Earlier in the problem I found: $v_c(0^+) = -120 V$
Sign convention for resistors: Positive on the top for the 150k resistor, positive on the right side for the other 2.

KVL1: Starting at node $b$ and moving clockwise with current $i_1$ :
$-2.5ki_1+150k(i_1-i_2)-v_c=0$
$-2.5ki_1+150ki_1-150ki_2-(-120)=0$
$147.5ki_1-150ki_2=-120$

KVL2: Starting just to the left of the 50k resistor and moving clockwise:
$-50ki_2+200-150k(i_2-i_1)=0$
$-50ki_2-150ki_2+150ki_1=-200$
$150ki_1-200ki_2=-200$

Solving, I get:
$i_1=0.85 mA$
$i_2=1.6mA$

$i=-i_1=-0.85 mA$

However, this is appears to be incorrect.

 

[berkeman]

Earlier in the problem I found: vc(0+)=−120V

Looks correct.

I tried using a KVL loop

For me, the KVL equations are generally less intuitive and move complicated. Not to make extra work for you, but can you write the KCL equation for the main node in the circuit for t>0 and see if that makes it easier to solve?

 

[Drakkith]

For me, the KVL equations are generally less intuitive and move complicated. Not to make extra work for you, but can you write the KCL equation for the main node in the circuit for t>0 and see if that makes it easier to solve?

Sure.

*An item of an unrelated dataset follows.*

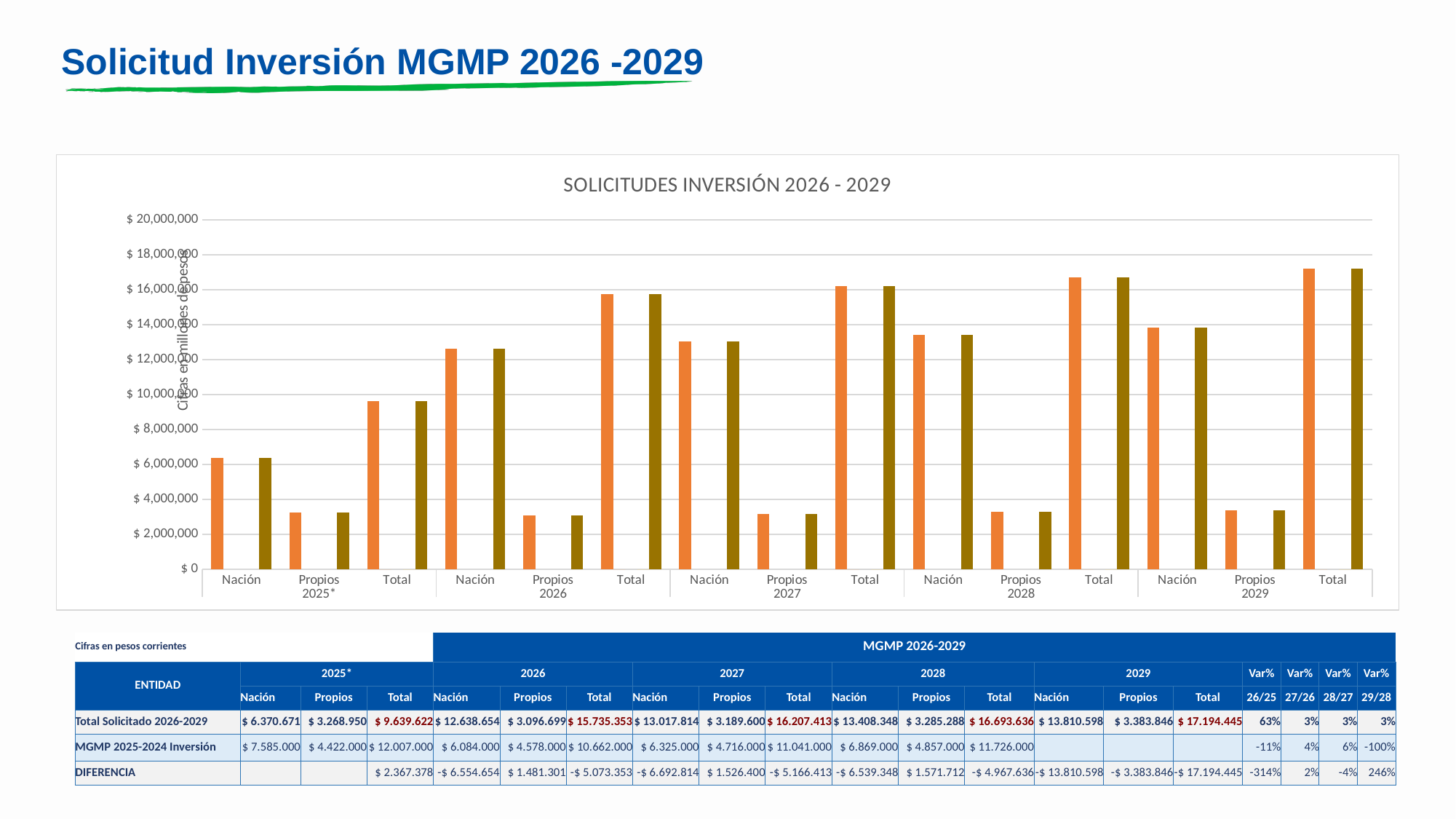
What kind of chart is shown on the slide? Bar chart Among the Nación categories, which year has the lowest bars? 2025* Which is larger, the value for Nación 2029 or the value for Total 2025*? Nación 2029 Is the value for Total 2028 greater or less than $ 16,000,000? greater What is the title of the chart? SOLICITUDES INVERSIÓN 2026 - 2029 Is the value for Nación 2025* greater or less than $ 8,000,000? less How many year groups are shown along the x axis of the chart? 5 Is the value for Propios 2029 greater or less than $ 4,000,000? less Which category has the tallest bars in the chart? Total 2029 Do the Total values rise or fall from 2025* to 2029? Rise Which is larger, the value for Total 2027 or the value for Total 2025*? Total 2027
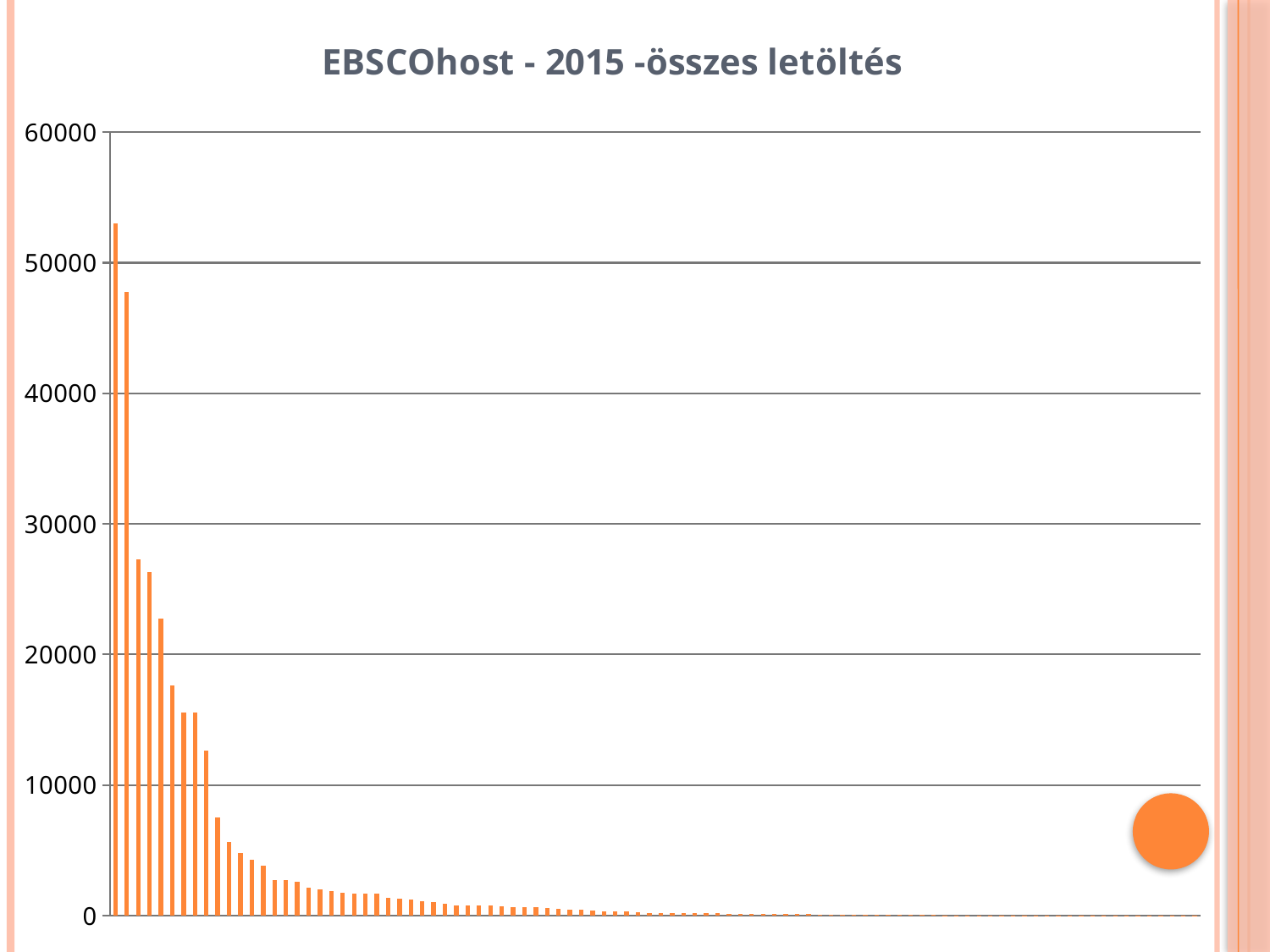
Is the value of the third bar from the left greater or less than 20000? greater Do the bar values rise or fall from left to right along the x axis? fall Is the value of the third bar from the left greater or less than 30000? less What is the title of the chart? EBSCOhost - 2015 -összes letöltés Is the value of the second bar from the left greater or less than 40000? greater Which bar is the highest: the leftmost bar or the second bar from the left? the leftmost bar What is the highest value shown on the vertical axis? 60000 What kind of chart is shown on the slide? bar chart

From the main node, $i$ goes left, $i_1$ goes down, and $i_2$ goes right.
$i+i_1+i_2=0$
$\frac{v-v_c}{2.5}+\frac{v}{150k}+\frac{v-200}{50k}=0$
Multiplying both sides by 150k:
$60v-60v_c+v+3v-600=0$
$64v-60(-120)=600$
$64v+7200=600$
$64v=-6600$
$v=-103.125 V$

$i=\frac{v-v_c}{2500}=6.75 mA$
Which is correct...

$i(t)$ is then: $i(t)=6.75e^{(1000t)} mA$

Why in the world did one method work but not the other?

 

[berkeman]

Which is correct...

Yahoo!

Why in the world did one method work but not the other?

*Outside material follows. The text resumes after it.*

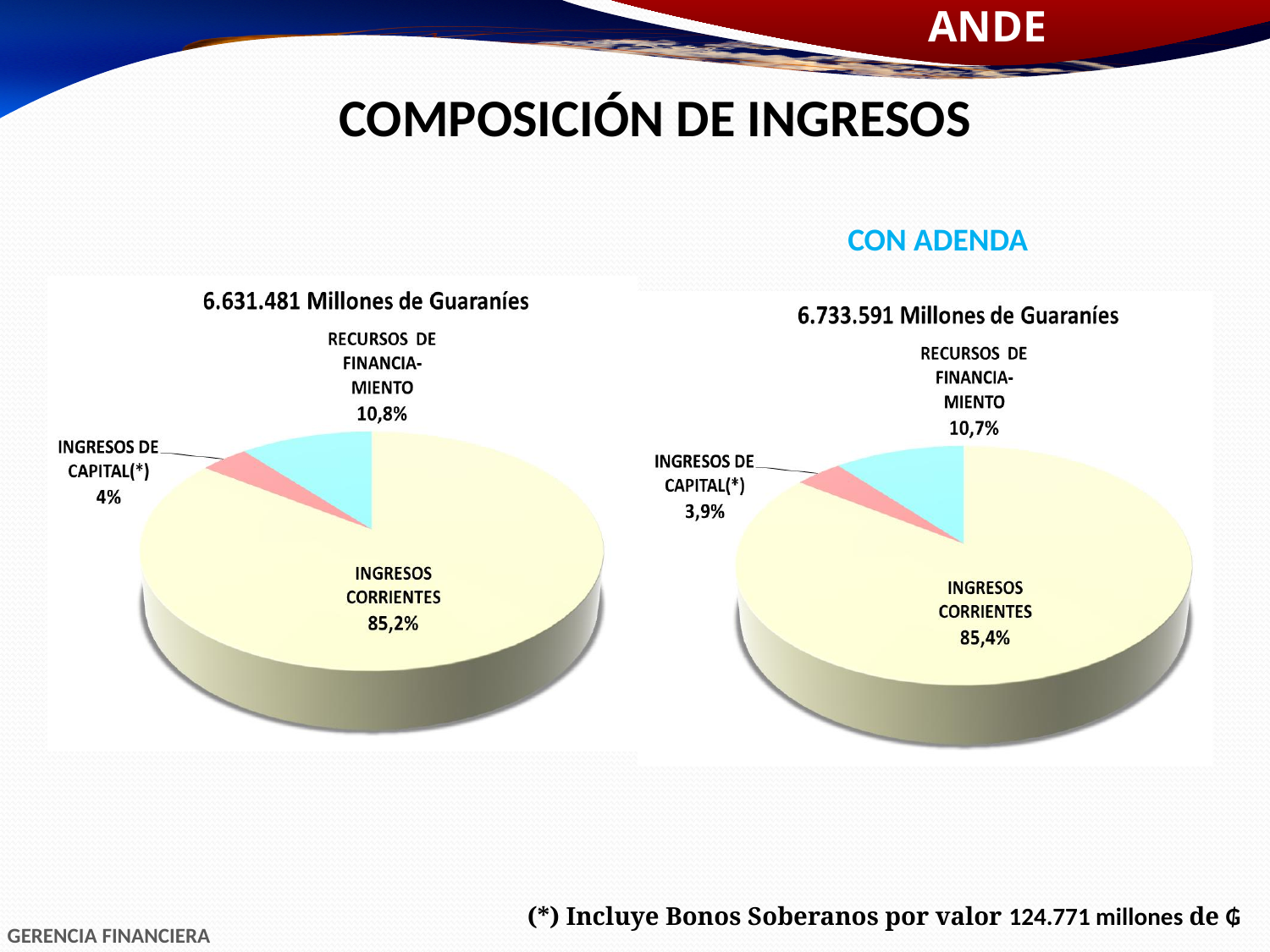
Which is larger: INGRESOS CORRIENTES in the left pie chart or INGRESOS CORRIENTES in the right pie chart? Right pie chart (85,4%) In the right pie chart, which category has the smallest share? INGRESOS DE CAPITAL(*) In the right pie chart, what share is INGRESOS DE CAPITAL(*)? 3,9% In the left pie chart, what is the difference between the shares of RECURSOS DE FINANCIAMIENTO and INGRESOS DE CAPITAL(*)? 6,8% What is the title of the right pie chart? 6.733.591 Millones de Guaraníes In the left pie chart, which category has the largest share? INGRESOS CORRIENTES In the right pie chart (6.733.591 Millones de Guaraníes, CON ADENDA), what share is RECURSOS DE FINANCIAMIENTO? 10,7% In the left pie chart (6.631.481 Millones de Guaraníes), what share is INGRESOS CORRIENTES? 85,2% How many slices does the left pie chart have? 3 What kind of chart is used on the right side of the slide? Pie chart What is the main title of the slide? COMPOSICIÓN DE INGRESOS In the left pie chart, what share is INGRESOS DE CAPITAL(*)? 4%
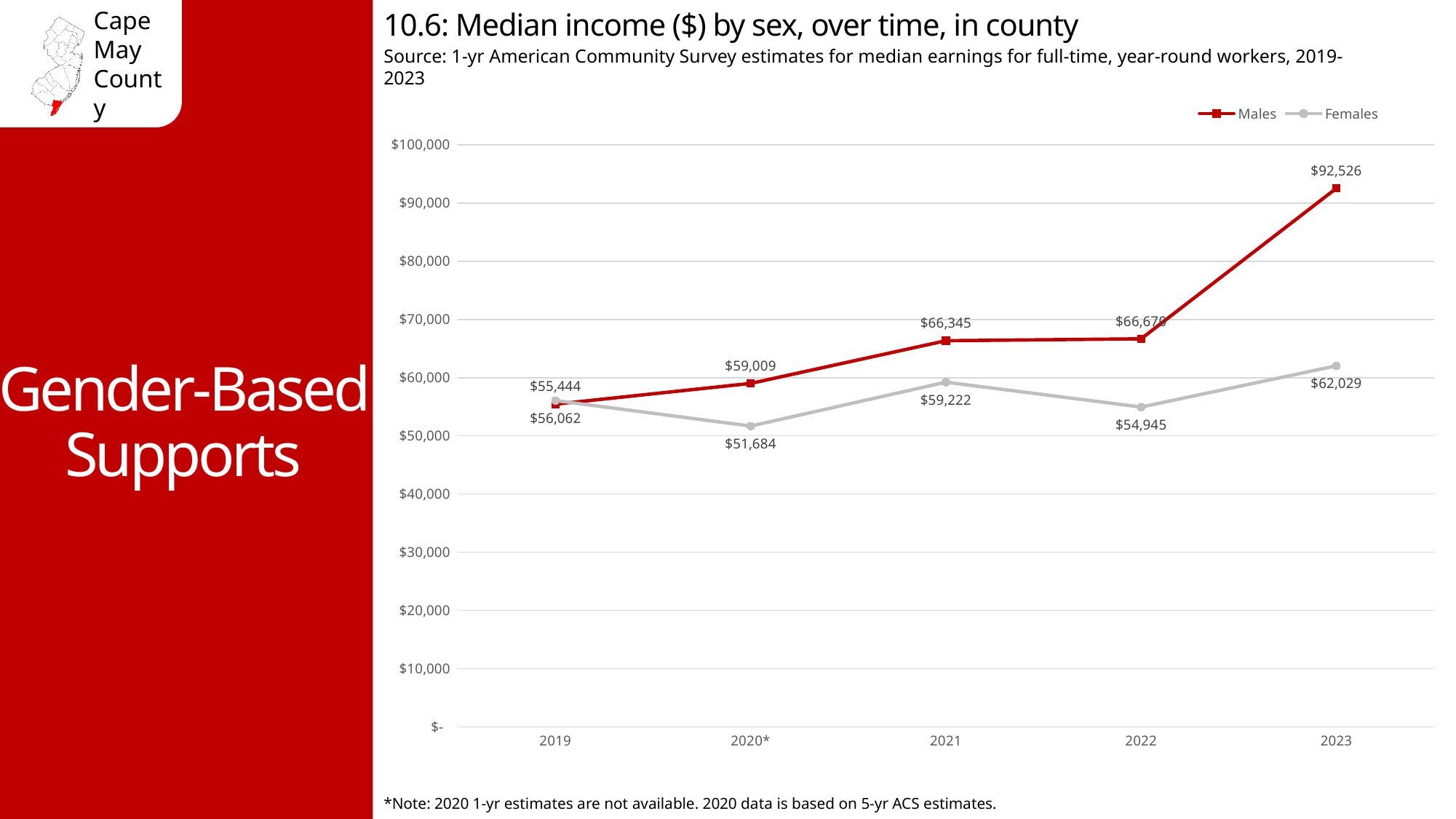
What is the median income for Females in 2022? $54,945 Which series has the higher median income in 2019, Males or Females? Females In which year is the Females median income lowest? 2020* What is the median income for Males in 2023? $92,526 What is the median income for Males in 2021? $66,345 How many years are shown on the x axis? 5 What is the difference between the Males and Females median income in 2023? $30,497 What is the median income for Females in 2020*? $51,684 Does the Males median income rise or fall from 2019 to 2023? Rise In which year is the Males median income highest? 2023 How many series does the legend list? 2 What kind of chart is shown on the slide? Line chart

Both methods should work, but at least for me, the KVL equations are much less intuitive and therefore much easier to make a mistake when using them. I'll leave it to other (smarter) members (EDIT -- like vela) to find the small typo in your work with the KVL equations...

 

[vela]

Looks like the signs aren't consistent in your KVL equations. If you're going clockwise around the left loop, for example, you should get
$$-2500i_1 + 150000(i_2-i_1) + v_c = 0.$$ In the second KVL equation, the sign on 200 should be negative since you're moving from higher potential to lower potential as you go clockwise around the loop.

 

[Drakkith]

Looks like the signs aren't consistent in your KVL equations. If you're going clockwise around the left loop, for example, you should get
$$-2500i_1 + 150000(i_2-i_1) + v_c = 0.$$ In the second KVL equation, the sign on 200 should be negative since you're moving from higher potential to lower potential as you go clockwise around the loop.

Isn't that already consistent though? Moving from positive to negative voltage across a resistor (moving from higher to lower potential), the sign is +, whereas it's - when moving from negative to positive (as in the $-2500i_1$).

 

[vela]

Isn't what already consistent?

Which way are you assuming the currents $i_1$ and $i_2$ flow? If it's clockwise around the loops, then according to your sign convention, the first term should be $+2500i_1$.

 

[Drakkith]

Isn't what already consistent?

The way I was doing it already.

Which way are you assuming the currents $i_1$ and $i_2$ flow? If it's clockwise around the loops, then according to your sign convention, the first term should be $+2500i_1$.

How so? The negative terminal of the 2500 ohm resistor is on the left.

 

[vela]

Potential drops as the current flows through the resistor. If the current enters on the left, the left end of the resistor is at a higher potential than the right end.

 

[Drakkith]

Looking back at my homework, I can't reconcile what I did there with what I've done here or what you're telling me vela. I'll have to dig a bit deeper and maybe talk to my instructor to figure out what's going on. Thanks all.